Madeleine: Yeah, I think we all definitely agree, though I will point out that Principal Wood ends up being a hero (who gets to bang Faith!) and Firefly/Serenity’s Zoe (Gina Torres) is one of the best and bravest characters in the Whedonverse.
Buffy is emblematic of a lot of diversity problems that we see on television, but it was also very progressive in other ways. Like Willow coming out as gay in college. There weren’t many (if any) teenage lesbians portrayed in healthy relationships on TV at the time and now it’s pretty commonplace—from Degrassi: TNG to Pretty Little Liars. Which makes me think about the ripple effects the show has had. Would there be a Katniss Everdeen without Buffy Summers? Would Veronica Mars have had the same success if Buffy didn’t predate it? I personally don’t think so. There weren’t many shows like Buffy before it aired—shows that were smart, funny, and about and for (super) powerful teen girls. Plus it was Joss Whedon’s first major project as a showrunner. So maybe you could argue that without Buffy, there’d be no live-action Avengers…
Aimée: As a young queer lady, seeing Willow openly express desire for women was great—not just her loving relationship with Tara, but the casual asides she made in later seasons made it feel totally normal for a woman to be attracted to another woman and I appreciated that. I love Gina Torres, and speaking of ripples, I first remember her on Xena: Warrior Princess, on which she played Cleopatra. Xena is a predecessor of Buffy in my mind, and 20 years later you can see these women standing in a line, but also branching out and having the effects you mentioned on television. There is something of Buffy in Jessica Jones, the series, especially using super powers to address violence against women and abusive men.

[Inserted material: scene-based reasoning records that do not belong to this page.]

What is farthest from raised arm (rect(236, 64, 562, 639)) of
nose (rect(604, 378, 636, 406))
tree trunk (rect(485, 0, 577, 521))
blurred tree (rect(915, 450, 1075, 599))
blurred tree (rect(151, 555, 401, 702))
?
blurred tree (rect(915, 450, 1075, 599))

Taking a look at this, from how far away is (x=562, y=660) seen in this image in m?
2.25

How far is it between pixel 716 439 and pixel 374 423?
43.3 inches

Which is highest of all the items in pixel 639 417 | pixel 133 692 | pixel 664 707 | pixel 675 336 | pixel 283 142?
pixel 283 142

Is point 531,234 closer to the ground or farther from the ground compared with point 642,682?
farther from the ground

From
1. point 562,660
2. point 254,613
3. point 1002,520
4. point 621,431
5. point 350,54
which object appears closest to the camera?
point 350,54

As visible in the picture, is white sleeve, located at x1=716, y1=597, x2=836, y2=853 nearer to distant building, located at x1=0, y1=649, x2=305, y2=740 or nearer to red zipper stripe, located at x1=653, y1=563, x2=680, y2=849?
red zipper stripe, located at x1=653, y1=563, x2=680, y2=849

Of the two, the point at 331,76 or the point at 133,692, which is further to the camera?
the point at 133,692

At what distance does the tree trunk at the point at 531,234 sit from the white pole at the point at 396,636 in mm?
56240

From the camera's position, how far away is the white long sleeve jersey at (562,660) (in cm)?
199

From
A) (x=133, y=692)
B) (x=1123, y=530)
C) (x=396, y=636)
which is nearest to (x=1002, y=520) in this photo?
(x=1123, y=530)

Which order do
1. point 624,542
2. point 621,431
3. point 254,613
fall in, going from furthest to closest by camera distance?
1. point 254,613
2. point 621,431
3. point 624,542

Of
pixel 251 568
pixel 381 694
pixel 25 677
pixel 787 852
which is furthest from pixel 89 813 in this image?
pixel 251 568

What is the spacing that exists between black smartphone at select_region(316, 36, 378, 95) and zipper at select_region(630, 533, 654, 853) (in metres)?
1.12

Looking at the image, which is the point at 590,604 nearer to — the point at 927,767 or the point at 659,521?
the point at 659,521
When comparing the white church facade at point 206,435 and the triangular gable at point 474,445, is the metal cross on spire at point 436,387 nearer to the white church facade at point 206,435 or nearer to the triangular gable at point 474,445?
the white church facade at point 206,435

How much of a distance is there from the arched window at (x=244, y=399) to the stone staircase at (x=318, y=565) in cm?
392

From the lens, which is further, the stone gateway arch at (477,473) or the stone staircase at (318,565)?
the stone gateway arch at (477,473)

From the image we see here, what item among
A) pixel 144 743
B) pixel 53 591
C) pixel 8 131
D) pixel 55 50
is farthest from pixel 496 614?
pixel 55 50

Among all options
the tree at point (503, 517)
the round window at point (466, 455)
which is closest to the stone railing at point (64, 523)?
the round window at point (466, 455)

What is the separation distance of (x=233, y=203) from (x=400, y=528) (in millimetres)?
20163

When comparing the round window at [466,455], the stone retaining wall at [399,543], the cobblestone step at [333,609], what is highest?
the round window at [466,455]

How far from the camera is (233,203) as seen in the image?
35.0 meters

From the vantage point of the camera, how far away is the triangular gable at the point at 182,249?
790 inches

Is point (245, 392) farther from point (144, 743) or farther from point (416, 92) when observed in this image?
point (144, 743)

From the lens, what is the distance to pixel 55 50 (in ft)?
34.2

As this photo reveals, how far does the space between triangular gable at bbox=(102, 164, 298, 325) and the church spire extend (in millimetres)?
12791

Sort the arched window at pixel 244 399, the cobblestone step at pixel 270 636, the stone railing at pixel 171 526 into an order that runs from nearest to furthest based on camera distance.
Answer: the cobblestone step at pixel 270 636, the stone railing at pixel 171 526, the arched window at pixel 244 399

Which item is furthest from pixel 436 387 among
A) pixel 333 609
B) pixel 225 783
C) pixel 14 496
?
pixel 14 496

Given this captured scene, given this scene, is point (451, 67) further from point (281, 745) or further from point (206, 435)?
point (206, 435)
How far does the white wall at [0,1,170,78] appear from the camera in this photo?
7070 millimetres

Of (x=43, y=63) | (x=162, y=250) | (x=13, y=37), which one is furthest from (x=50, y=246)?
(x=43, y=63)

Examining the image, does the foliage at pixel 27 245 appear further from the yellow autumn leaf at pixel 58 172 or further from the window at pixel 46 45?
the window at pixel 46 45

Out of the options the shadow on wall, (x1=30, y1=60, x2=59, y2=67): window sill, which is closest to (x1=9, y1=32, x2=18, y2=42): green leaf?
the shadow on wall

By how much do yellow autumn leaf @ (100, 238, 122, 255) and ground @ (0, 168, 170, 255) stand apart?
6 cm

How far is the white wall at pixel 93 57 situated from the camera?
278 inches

Clover: Veronica Mars is definitely one of the most notable successors. And speaking of Avengers, it’s interesting to see, decades later, that Buffy was a superhero who I didn’t really define as such when I was younger, partly because the character was so fleshed out. I just thought of her as some formidable yet vulnerable teen force in the (fictional) world. Same with Xena, another show I loved. There are also obviously, structure wise, ways that Buffy influenced the way people create television and the way viewers indulge TV. It was a lot of things at once: a soap drama that was also a teen series that was also very adult, with a bunch of interconnected characters and monsters, and it’s one of those shows that made me think about love a lot during a time when I didn’t really understand it.
Madeleine: Okay, my last question is brief, though maybe very difficult. You have to pick one ride-or-die character, one favorite, in the whole Buffy universe. Who is it?
Aimée: Like I said, I’m in love with the ensemble, so this is hard! But I think Giles. He’s a complicated person, capable of doing terrible things for what he believes in, but not inflexible. And as I get older, I understand how truly smoking hot he was. Glad not to be a teen forever!
Clover: I would have to choose Willow. She was that quiet, crafty (that is a witch reference) force that reminded me the most of myself. There was darkness in there and like everyone else she craved love, which is the thing that keeps people alive. Think about it.
Madeleine: After a lot of consideration, I think my favorite is Anya, the demon-turned-human-turned demon again. She is funny, loyal, and had to choose to love people which is arguably harder than having it programed in your brain. Ultimately, though, I’m just relieved that none of you said Riley because I’d have to end our friendship.